Iliana Lo Priore (*)

Para nuestros efectos, el currículo puede ser conceptualizado como un dispositivo o mecanismo discursivo agenciador y regulador, reproductor o transformador, que configura la articulación de saberes –significados y sus representaciones (formas imaginarias de realización y contextos evocadores de los significados)–, prácticas y relaciones de poder en las instituciones escolares con el propósito de incidir en la conformación y control disciplinarios o normalizadores (sujeción a normas), u objetivación, de los cuerpos de los  educandos y educadores, según los requerimientos ideológico-culturales o simbólicos establecidos en la retórica discursiva (leyes, reglamentos, normativas, políticas educativas, pedagógicas, didácticas, evaluativas, etcétera) por el poder estatal o estado-docente de una nación o país en un contexto y momento históricos dados de Indoafrolatinoamérica. Por consiguiente, el currículo no es un dispositivo técnico neutral como pretende presentarlo la concepción tecnocrática de la educación.

Al optar por llamar a nuestra región continental Indoafrolatinoamérica (Díaz Piña, 2018), lo hacemos atendiendo a que somos producto principalmente de la procedencia histórico-antropológica de tres etnias y no de una sola: la indígena originaria diezmada genocidamente, la africana cazada, esclavizada, y transplantada forzosamente, ambas indignificadas hasta  en su mixtura todavía hoy, y la latina europea invasora y colonizadora de la primera “globalización”, mejor, globocolonización, como lo sugiere Dussel (1994)  en el texto 1492:El encubrimiento del otro.

La referencia que hacemos de la condición ética de las dos primeras etnias y sus mezclas  resultantes, no es casual, por cuanto de  la resistencia que presentaron a su sojuzgamiento derivaron culturalmente formas de socialidad  afectivas solidarias, fraternas y defensivas entre ellas, y que subyacen hoy como modos de relacionamiento en los sectores populares ante el riesgo disociador del individualismo competitivo invasivo, que son antecedentes histórico-culturales inobviables a la hora de comprender el sentido de la afectualidad educativa que proponemos como forma de resocialidad empática en el presente (Ver artículos al respecto de Lo Priore, 2018).
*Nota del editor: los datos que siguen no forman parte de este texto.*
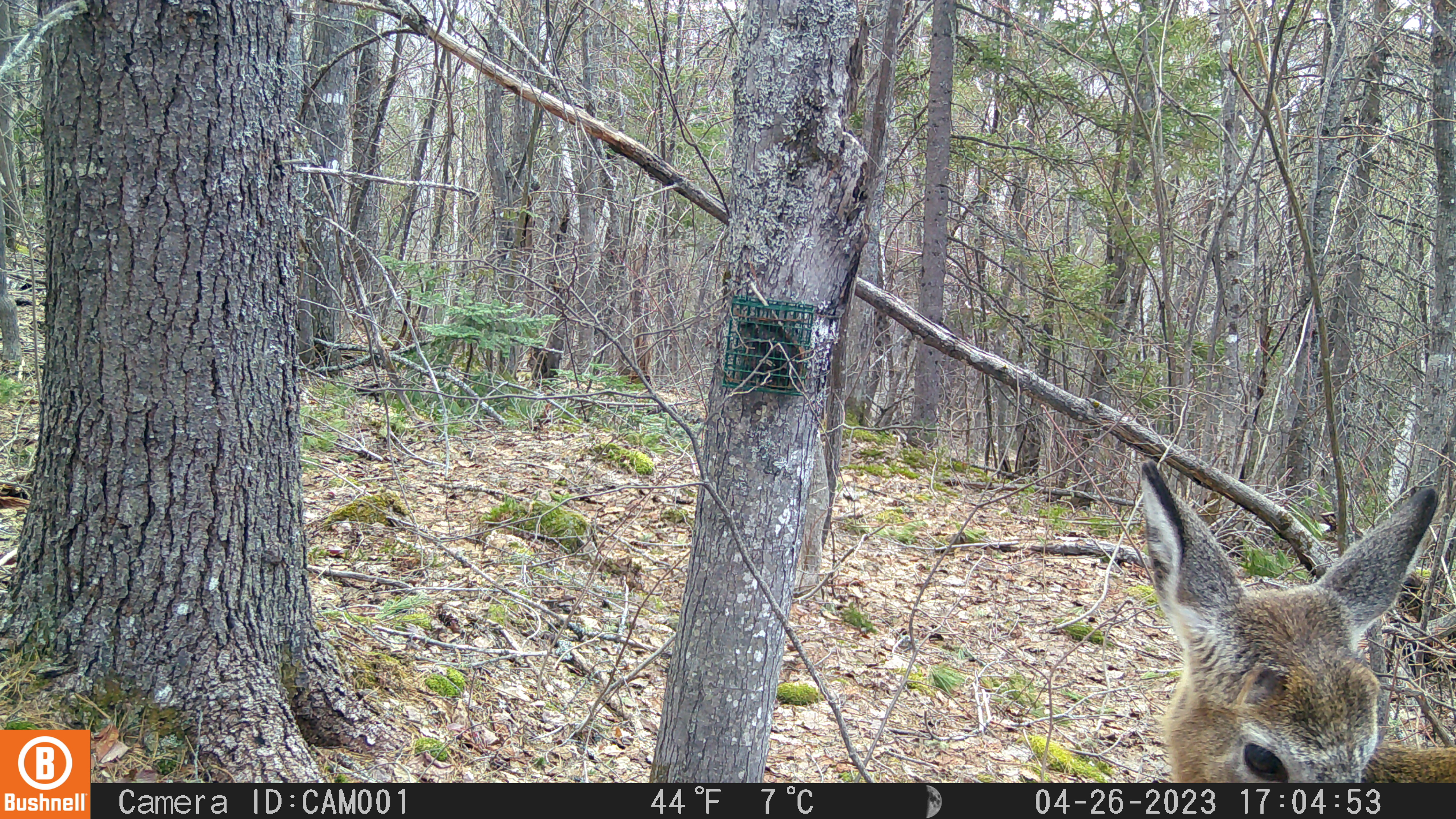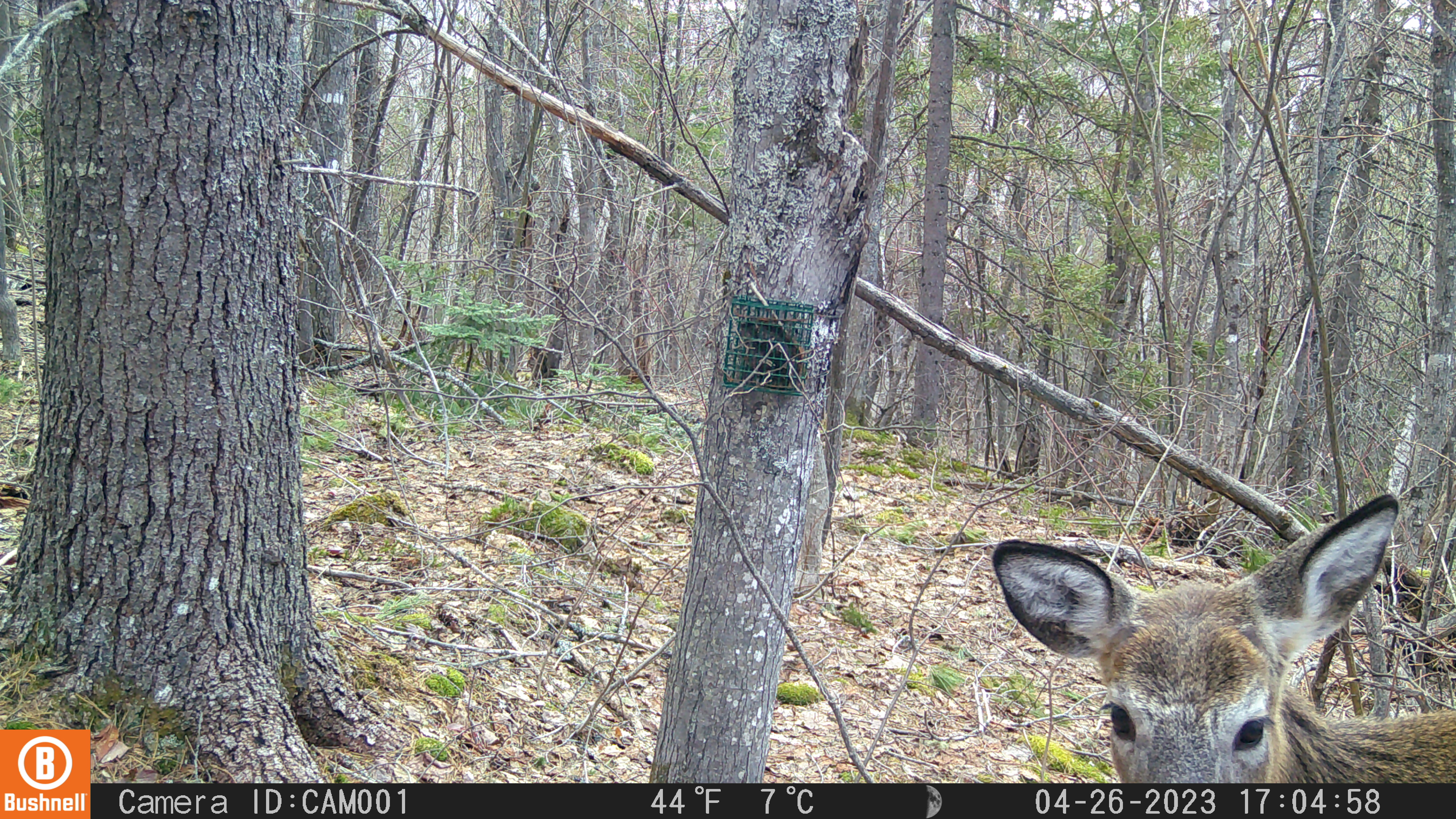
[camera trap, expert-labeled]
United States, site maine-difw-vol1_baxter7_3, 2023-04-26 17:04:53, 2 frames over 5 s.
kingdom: Animalia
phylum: Chordata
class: Mammalia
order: Artiodactyla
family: Cervidae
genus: Odocoileus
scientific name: Odocoileus virginianus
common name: white-tailed deer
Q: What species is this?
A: White-tailed deer (Odocoileus virginianus).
Apple (1986) en su investigación sobre el origen y difusión del currículo, publicada en su texto Ideología y currículo, da cuenta de la procedencia histórica del dispositivo curricular. Según él, el currículo surgió en los EE.UU. con relación al control social y la reproducción simbólica de una comunidad, entendida ésta socioculturalmente como homogénea respecto de valores ideológicos, ya que la clase media de esa específica comunidad se sentía amenazada por su aparente disgregación y pérdida de poder, ante la inminente migración de nuevos empresarios competitivos y de inmigrantes europeos y afrodescendientes.  Quienes eran portadores de otras ideologías que pudieran desplazarla. Para ello, un grupo de intelectuales de su clase formaron el primer grupo de curriculistas, en el cual destacaron Franklin Bobbitt y W.W. Charters, con el expreso propósito de propiciar medios para reproducir la ideología con la que se identificaban a través de la educación escolar.  Luego el dispositivo curricular se extendió al ámbito nacional, y después, hacia Indoafrolatinoamérica por medio de acciones institucionales de sus organismos internacionales y sus difusores ideológicos como Hilda Taba y otros.

Dicha homogeneidad cohesionadora, nos hace relacionarla paralelamente por su semejanza con las nociones de gubernamentalidad y de tecnologías de gobierno o de seguridad en Foucault (2006).  Para éste la gobernación de la población, no se trata principalmente de dominar a otros de manera abierta y directa por la fuerza o la coacción física del Estado y sus aparatos institucionales de gobierno, sino de dirigir invisiblemente su conducta de una manera eficaz que cuente con su consentimiento, lo cual presupone la “libertad” de quienes deben ser gobernados.  Una gubernamentalidad capaz de crear un ethos a través de técnicas de gobierno, en este caso, el currículo, que presupongan unas condiciones de aceptabilidad en las cuales la población sometida se imagina libre, a pesar de que los fines y medios de su actuación conductual sean definidos por otros, los que tienen el  poder gubernamental.

Para Bernstein (1998), el currículo es configurado con la finalidad de reproducir simbólicamente el tipo de sociedad dominante por medio de principios o reglas de poder y control a los que llama códigos. Estos códigos, regulan y modulan los cambios curriculares en el proceso de transmisión sociocultural de representaciones y significados que las instituciones escolares realizan a través de prácticas discursivas y no discursivas. Define al código como un principio regulador implícito de subjetivación que selecciona e integra significados relevantes y las correspondientes representaciones de las formas de su realización con sus contextos evocadores.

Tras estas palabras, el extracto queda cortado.